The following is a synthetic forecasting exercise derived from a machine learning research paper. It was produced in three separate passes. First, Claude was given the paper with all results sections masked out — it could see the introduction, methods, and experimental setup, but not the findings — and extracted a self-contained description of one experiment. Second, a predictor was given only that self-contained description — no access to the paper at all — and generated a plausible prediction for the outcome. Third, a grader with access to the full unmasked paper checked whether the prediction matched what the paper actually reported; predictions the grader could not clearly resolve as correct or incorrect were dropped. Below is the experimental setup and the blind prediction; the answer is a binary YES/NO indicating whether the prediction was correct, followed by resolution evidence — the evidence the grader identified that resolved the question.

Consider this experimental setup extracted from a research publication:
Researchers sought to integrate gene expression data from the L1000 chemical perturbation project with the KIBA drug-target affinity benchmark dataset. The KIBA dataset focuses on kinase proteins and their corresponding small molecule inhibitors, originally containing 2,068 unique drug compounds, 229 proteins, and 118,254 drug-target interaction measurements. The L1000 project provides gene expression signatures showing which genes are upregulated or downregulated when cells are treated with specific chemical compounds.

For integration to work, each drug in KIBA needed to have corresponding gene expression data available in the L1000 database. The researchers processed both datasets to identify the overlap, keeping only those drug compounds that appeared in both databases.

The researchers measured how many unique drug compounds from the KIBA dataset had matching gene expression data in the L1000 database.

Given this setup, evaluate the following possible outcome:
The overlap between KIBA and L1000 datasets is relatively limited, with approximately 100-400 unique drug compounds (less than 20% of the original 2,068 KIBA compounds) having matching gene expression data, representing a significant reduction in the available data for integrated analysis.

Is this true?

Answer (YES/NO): NO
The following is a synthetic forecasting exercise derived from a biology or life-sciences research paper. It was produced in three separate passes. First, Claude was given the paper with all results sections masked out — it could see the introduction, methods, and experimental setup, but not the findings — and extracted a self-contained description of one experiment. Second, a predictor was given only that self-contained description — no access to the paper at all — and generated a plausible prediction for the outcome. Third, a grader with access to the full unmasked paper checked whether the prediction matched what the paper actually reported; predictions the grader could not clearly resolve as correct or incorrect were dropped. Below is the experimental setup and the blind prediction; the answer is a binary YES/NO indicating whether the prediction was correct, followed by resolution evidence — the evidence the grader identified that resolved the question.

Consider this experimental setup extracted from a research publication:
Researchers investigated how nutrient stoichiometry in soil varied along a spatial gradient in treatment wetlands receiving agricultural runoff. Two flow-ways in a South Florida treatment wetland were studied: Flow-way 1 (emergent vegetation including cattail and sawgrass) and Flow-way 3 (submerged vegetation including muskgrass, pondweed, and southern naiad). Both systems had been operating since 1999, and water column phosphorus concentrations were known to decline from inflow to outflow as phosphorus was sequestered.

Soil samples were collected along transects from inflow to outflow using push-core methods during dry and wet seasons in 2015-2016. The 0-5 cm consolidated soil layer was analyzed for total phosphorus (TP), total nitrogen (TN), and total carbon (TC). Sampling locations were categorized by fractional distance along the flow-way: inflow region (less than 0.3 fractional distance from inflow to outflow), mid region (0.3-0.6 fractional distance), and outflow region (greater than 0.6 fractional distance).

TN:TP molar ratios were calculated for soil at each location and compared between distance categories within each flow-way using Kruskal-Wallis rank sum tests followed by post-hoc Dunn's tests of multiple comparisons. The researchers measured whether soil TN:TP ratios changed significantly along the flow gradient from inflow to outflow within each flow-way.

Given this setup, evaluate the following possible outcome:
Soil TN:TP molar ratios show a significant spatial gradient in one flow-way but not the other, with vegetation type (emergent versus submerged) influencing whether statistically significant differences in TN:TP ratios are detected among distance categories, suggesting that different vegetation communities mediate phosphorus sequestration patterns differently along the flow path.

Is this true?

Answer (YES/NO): NO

━━━━━━━━━━

__Prompt__
In the listing above, find each line with "could" and copy it.

__Written solution__
The following is a synthetic forecasting exercise derived from a machine learning research paper. It was produced in three separate passes. First, Claude was given the paper with all results sections masked out — it could see the introduction, methods, and experimental setup, but not the findings — and extracted a self-contained description of one experiment. Second, a predictor was given only that self-contained description — no access to the paper at all — and generated a plausible prediction for the outcome. Third, a grader with access to the full unmasked paper checked whether the prediction matched what the paper actually reported; predictions the grader could not clearly resolve as correct or incorrect were dropped. Below is the experimental setup and the blind prediction; the answer is a binary YES/NO indicating whether the prediction was correct, followed by resolution evidence — the evidence the grader identified that resolved the question.
The following is a synthetic forecasting exercise derived from a biology or life-sciences research paper. It was produced in three separate passes. First, Claude was given the paper with all results sections masked out — it could see the introduction, methods, and experimental setup, but not the findings — and extracted a self-contained description of one experiment. Second, a predictor was given only that self-contained description — no access to the paper at all — and generated a plausible prediction for the outcome. Third, a grader with access to the full unmasked paper checked whether the prediction matched what the paper actually reported; predictions the grader could not clearly resolve as correct or incorrect were dropped. Below is the experimental setup and the blind prediction; the answer is a binary YES/NO indicating whether the prediction was correct, followed by resolution evidence — the evidence the grader identified that resolved the question.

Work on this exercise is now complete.